Hello, I have an autoloader code and it is pretty standard, we have this variable file path that points to an S3 bucket. example #2 executed successfully and example 1 throws an exception.
it seems like source 1 always throws an exception whereas source 2 works but it throws an exception when I used a more generic path like ???-??/??-??
If anybody has a clue how to solve this issue it will be helpful, thanks in advance!
example 1: val file_path = "/mnt/output/raw/source1/????-??/??-??/*.e.ndjson"
example 2: val file_path = "/mnt/output/raw/source2/2022-11/14-??/*.e.ndjson"
com.amazonaws.services.s3.model.AmazonS3Exception: Unable to validate the following destination configurations (Service: Amazon S3; Status Code: 400; Error Code: InvalidArgument;
or
Configuration is ambiguously defined.

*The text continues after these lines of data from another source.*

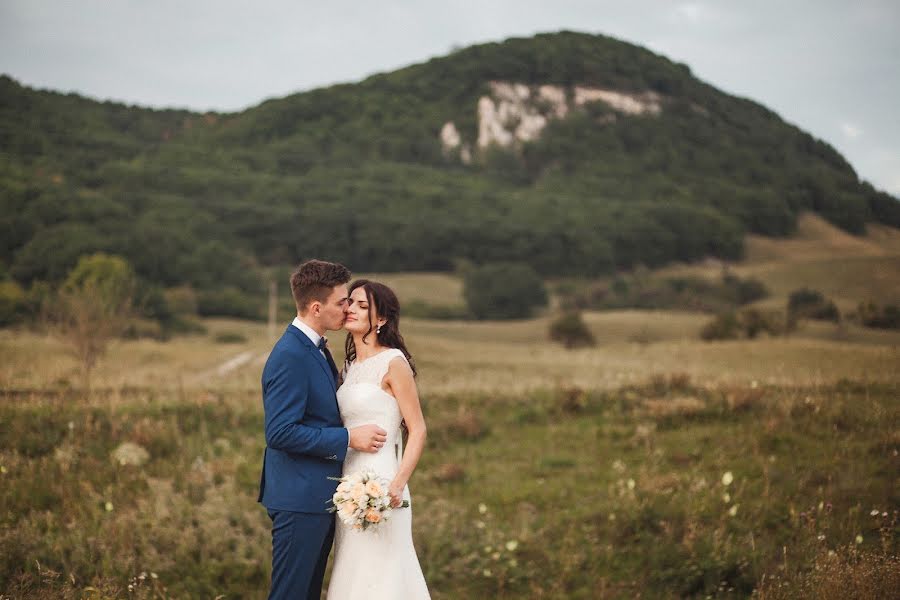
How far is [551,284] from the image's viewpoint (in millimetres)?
98938

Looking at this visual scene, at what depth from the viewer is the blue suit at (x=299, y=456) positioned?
410 centimetres

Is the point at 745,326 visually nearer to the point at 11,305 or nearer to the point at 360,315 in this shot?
the point at 360,315

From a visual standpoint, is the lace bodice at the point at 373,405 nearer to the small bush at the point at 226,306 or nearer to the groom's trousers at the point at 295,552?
the groom's trousers at the point at 295,552

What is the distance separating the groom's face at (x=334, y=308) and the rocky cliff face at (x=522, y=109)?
143406mm

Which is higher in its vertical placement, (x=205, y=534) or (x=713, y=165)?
(x=713, y=165)

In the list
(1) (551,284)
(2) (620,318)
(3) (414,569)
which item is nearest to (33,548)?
(3) (414,569)

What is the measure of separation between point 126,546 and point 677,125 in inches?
5371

Cannot have overlapping suffixes in two rules if the prefixes are overlapping for the same event type. (Service: Amazon S3; Status Code: 400; Error Code: InvalidArgument;
val reader = spark.readStream
.format("cloudFiles")
.option("cloudFiles.format", "text")
.option("cloudFiles.schemaLocation", checkpoint_path)
.option("cloudFiles.useNotifications", true)
.load(file_path)
.selectExpr(s"value")
.writeStream
.format("kafka")
.option("kafka.bootstrap.servers", "kafka:9092")
.option("topic", "test_topic_3")
.option("checkpointLocation", checkpoint_path)
.trigger(Trigger.AvailableNow)
.start()